**The problem**
Every line in the data below that has the word "Tanzania" should be returned.

^^^^^^^^

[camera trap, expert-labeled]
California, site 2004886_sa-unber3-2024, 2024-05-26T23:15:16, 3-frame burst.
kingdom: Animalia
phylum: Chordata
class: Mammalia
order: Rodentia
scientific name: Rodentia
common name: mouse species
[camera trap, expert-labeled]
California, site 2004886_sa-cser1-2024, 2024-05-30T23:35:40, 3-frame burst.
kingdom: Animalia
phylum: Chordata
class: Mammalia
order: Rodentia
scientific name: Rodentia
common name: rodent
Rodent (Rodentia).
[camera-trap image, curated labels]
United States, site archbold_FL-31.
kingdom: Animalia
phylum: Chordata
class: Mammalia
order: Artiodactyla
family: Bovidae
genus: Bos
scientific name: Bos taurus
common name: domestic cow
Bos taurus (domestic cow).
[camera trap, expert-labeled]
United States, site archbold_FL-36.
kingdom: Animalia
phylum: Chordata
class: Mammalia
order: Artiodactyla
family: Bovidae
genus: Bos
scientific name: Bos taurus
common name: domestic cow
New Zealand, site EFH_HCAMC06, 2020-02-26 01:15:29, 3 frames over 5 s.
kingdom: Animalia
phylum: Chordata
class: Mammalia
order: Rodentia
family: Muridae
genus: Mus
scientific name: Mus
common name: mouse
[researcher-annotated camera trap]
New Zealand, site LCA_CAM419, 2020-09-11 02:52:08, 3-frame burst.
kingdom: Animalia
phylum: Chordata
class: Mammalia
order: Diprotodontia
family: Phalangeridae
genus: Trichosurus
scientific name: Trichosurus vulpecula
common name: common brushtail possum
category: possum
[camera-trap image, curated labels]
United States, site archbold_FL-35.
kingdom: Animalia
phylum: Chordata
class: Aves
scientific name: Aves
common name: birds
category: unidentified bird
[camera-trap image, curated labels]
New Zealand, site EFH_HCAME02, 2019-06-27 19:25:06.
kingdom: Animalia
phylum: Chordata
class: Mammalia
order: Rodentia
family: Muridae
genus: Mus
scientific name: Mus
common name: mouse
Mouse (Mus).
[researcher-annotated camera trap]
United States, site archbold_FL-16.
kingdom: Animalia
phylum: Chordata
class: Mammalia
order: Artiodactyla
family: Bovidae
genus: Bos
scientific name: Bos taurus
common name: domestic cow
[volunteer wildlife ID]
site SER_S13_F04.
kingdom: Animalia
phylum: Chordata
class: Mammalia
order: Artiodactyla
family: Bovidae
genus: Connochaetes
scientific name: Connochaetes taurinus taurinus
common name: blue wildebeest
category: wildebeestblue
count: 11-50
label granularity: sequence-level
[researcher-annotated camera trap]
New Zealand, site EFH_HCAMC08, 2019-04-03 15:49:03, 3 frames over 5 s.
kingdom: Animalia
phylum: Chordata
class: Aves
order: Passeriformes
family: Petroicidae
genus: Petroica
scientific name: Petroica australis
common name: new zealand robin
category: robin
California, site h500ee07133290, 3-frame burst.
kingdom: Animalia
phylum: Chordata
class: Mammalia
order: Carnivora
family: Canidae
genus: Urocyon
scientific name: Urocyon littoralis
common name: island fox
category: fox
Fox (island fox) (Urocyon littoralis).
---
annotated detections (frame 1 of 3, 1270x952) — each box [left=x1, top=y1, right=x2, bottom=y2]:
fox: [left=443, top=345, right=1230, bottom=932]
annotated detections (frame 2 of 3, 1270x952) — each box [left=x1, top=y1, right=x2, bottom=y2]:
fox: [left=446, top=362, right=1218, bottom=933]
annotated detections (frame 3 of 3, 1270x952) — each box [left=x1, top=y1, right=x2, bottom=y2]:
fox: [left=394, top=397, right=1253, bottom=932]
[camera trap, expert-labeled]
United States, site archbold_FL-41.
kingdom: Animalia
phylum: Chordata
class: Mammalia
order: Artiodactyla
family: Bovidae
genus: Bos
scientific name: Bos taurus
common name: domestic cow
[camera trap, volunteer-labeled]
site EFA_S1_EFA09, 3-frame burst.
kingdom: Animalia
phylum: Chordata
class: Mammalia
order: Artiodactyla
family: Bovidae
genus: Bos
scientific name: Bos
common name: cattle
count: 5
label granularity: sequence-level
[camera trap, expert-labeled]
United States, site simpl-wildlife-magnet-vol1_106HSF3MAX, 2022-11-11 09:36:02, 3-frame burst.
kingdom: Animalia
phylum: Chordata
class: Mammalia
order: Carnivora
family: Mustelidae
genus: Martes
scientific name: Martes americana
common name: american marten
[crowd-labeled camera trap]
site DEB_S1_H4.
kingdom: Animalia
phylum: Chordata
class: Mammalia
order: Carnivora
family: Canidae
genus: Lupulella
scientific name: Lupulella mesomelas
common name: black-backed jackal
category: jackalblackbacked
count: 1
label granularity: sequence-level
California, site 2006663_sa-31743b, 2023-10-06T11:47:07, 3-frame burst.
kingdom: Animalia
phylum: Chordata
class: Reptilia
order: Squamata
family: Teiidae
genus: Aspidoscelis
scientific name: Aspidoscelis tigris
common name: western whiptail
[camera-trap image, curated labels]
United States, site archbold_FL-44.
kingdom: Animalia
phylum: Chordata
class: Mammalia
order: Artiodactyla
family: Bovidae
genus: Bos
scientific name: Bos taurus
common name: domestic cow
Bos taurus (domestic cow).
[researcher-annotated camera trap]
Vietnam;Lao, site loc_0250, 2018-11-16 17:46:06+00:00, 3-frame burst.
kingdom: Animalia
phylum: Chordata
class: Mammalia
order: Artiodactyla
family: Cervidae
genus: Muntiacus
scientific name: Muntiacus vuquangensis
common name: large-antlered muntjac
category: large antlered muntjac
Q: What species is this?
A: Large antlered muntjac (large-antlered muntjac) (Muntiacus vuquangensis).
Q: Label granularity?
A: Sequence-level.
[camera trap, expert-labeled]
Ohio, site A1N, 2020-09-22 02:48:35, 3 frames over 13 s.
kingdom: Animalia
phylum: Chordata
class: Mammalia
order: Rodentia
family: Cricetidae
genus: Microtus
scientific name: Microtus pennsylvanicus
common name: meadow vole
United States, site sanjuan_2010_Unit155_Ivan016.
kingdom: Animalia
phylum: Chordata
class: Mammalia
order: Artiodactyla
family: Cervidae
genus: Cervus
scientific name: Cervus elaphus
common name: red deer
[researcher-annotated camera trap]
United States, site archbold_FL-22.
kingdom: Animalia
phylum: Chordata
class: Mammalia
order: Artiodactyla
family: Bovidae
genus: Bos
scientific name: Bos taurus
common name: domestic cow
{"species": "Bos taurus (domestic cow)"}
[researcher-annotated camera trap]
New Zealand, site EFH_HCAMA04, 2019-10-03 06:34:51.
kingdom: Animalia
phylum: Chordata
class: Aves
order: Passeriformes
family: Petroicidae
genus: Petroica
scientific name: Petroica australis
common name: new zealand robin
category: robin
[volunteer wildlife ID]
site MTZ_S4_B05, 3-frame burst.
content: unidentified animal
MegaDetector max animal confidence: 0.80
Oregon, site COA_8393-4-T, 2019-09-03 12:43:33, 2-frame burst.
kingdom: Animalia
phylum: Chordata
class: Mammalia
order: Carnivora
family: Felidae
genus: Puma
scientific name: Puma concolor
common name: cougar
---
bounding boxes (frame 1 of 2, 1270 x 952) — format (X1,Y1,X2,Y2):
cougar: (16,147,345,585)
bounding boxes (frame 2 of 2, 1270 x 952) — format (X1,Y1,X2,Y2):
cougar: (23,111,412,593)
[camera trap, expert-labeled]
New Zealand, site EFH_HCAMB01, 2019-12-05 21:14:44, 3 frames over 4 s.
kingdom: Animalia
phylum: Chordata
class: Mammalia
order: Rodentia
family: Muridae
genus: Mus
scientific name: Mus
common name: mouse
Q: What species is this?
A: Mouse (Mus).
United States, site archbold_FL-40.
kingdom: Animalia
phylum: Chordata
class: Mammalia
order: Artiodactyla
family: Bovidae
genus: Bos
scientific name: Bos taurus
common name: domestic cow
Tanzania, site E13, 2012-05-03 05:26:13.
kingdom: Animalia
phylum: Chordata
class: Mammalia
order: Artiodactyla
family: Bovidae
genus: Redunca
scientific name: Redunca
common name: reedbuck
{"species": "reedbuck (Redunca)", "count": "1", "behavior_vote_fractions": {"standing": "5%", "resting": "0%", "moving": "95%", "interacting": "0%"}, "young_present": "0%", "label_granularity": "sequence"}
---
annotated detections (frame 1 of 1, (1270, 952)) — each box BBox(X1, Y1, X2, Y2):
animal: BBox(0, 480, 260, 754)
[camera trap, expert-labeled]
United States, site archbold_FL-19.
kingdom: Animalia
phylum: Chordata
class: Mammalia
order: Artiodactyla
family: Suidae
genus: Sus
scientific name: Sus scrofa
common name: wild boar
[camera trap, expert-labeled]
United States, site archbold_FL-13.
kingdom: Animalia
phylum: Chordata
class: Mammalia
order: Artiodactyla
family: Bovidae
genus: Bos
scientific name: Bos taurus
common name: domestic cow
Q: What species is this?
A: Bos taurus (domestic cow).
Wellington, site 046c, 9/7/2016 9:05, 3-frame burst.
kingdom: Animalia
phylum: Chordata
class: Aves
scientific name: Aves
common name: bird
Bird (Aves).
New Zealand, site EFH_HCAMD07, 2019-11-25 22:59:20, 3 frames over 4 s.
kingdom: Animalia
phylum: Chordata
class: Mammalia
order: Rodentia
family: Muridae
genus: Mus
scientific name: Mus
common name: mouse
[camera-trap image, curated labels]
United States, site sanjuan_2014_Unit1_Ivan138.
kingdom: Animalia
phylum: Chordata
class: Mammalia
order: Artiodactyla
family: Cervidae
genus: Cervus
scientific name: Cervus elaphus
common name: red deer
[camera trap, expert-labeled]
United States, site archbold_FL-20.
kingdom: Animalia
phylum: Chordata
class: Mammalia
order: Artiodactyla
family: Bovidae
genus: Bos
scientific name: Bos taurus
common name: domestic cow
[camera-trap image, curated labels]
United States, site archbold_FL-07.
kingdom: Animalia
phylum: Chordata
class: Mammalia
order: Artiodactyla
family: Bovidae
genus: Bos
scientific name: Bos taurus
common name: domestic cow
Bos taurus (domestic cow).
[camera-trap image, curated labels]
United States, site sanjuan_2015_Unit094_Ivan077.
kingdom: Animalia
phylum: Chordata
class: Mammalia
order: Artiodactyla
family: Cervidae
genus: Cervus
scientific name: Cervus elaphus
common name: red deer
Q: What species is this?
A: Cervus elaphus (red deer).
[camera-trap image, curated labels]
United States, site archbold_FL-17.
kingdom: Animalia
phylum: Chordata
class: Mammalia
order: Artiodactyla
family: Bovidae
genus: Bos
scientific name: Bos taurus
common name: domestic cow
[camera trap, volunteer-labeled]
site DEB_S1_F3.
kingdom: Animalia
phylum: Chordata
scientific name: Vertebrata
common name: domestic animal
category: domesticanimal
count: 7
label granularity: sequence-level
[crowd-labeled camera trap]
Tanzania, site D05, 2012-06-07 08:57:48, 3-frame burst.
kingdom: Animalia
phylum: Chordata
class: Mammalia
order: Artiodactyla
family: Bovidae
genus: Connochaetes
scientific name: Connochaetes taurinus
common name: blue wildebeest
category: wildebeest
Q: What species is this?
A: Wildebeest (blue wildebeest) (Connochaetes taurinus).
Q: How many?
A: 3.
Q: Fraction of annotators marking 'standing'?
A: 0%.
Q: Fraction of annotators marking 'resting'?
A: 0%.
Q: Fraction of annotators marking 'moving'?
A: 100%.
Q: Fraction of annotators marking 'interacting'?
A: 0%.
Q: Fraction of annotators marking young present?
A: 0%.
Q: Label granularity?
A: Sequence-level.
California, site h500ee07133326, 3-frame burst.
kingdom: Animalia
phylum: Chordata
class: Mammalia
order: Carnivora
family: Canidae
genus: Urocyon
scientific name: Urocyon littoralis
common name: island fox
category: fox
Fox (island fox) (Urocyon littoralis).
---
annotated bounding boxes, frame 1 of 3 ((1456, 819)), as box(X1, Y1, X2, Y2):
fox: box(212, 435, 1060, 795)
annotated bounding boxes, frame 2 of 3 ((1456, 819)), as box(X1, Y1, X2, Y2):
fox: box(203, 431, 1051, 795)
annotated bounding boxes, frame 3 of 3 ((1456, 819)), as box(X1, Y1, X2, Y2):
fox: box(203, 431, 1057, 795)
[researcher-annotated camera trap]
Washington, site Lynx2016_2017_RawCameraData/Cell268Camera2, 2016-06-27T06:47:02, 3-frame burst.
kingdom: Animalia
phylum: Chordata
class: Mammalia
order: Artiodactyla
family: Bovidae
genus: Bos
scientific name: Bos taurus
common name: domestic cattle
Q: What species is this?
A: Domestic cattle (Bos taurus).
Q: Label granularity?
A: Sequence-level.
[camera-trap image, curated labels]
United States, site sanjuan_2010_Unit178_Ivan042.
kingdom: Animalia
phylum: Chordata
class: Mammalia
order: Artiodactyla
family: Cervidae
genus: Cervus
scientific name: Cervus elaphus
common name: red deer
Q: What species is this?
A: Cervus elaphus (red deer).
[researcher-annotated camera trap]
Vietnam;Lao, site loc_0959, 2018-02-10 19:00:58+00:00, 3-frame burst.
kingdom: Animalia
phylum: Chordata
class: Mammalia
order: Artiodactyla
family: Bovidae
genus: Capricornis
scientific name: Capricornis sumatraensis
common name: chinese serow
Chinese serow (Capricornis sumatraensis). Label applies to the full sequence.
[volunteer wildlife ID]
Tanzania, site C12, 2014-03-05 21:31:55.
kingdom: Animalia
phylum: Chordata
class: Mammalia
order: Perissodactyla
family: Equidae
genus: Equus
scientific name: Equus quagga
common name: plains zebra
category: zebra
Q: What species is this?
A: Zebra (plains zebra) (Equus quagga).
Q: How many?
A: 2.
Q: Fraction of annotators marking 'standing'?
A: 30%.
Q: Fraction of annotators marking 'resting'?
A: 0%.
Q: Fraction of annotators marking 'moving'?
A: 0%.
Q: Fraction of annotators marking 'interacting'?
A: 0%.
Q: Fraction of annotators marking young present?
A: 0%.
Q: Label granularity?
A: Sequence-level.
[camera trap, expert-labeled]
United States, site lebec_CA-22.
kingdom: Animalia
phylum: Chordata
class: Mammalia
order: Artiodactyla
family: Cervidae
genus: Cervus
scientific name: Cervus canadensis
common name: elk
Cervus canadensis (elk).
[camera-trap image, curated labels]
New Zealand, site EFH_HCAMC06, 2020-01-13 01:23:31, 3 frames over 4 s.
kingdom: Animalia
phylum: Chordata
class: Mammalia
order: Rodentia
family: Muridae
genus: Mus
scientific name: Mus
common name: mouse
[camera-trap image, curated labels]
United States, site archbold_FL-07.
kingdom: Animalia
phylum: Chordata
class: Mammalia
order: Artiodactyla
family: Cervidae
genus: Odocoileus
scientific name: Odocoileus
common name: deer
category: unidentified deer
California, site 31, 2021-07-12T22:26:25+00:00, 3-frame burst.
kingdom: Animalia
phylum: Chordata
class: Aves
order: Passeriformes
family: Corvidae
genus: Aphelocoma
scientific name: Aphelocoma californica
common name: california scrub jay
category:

^^^^^^^^

**Expected output**
Tanzania, site E13, 2012-05-03 05:26:13.
Tanzania, site D05, 2012-06-07 08:57:48, 3-frame burst.
Tanzania, site C12, 2014-03-05 21:31:55.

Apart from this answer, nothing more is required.